Simcha As Shared Joy

  1. Deuteronomy 24:5
When a man marries a new wife, he shall not go out to the army, nor shall it obligate him for any matter; he shall be free for his home for one year, and he shall gladden (ve-simach) his wife whom he has married.
  1. Deuteronomy 12:7
You shall eat there before Hashem your God and you shall rejoice (u-samachtem) with your every undertaking, you and your households, as Hashem, your God, has blessed you.
  1. Deuteronomy 16:11
You shall rejoice before Hashem your God – you, your son, your daughter, your slave, your maidservant, the Levite who is in your cities, the proselyte, the orphan and the widow who are among you– in the place that Hashem, your God, will choose to rest his name.

Does This Make a Difference to the Ethical Life?

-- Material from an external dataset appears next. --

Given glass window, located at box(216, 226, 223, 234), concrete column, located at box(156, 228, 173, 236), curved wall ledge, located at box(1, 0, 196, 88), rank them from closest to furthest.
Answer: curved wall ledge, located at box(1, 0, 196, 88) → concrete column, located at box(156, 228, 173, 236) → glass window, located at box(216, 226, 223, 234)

  1. Zygmunt Bauman, The Absence of Society,
This is not to say that we have turned entirely deaf to the misfortunes of other people, or with the sorry state of our planet. Nor have we stopped declaring our willingness to act in defence of the downtrodden. Superficially, the opposite might seem to be the case. Paradoxically, the spectacular rise of egotistic self-concern runs shoulder to shoulder with rising sensitivity to human misery and abhorrence of pain and suffering visited on even most distant strangers. But, as Lipovetsky observed, such moral impulses and outbursts of magnanimity are instances of ‘painless morality’ stripped of obligations. When it comes to acting for the sake of others, the well-being of self seems to be both the preliminary and the ultimate consideration. It tends to set the limits to which we areprepared to go in our readiness to help…We don’t seem to feel any longer that we have a mission to perform on the planet.
  1. David Wolpe, Time Magazine
Spirituality is an emotion. Religion is an obligation. Spirituality soothes. Religion mobilizes. Spirituality is satisfied with itself. Religion is dissatisfied with the world. Religions create aid organizations; as Nicholas Kristof pointed out in a column in the New York Times two years ago: the largest U.S.-based international relief and development organization is not Save the Children or Care, it’s World Vision, a Seattle-based Christian group. To be spiritual but not religious confines your devotional life to feeling good.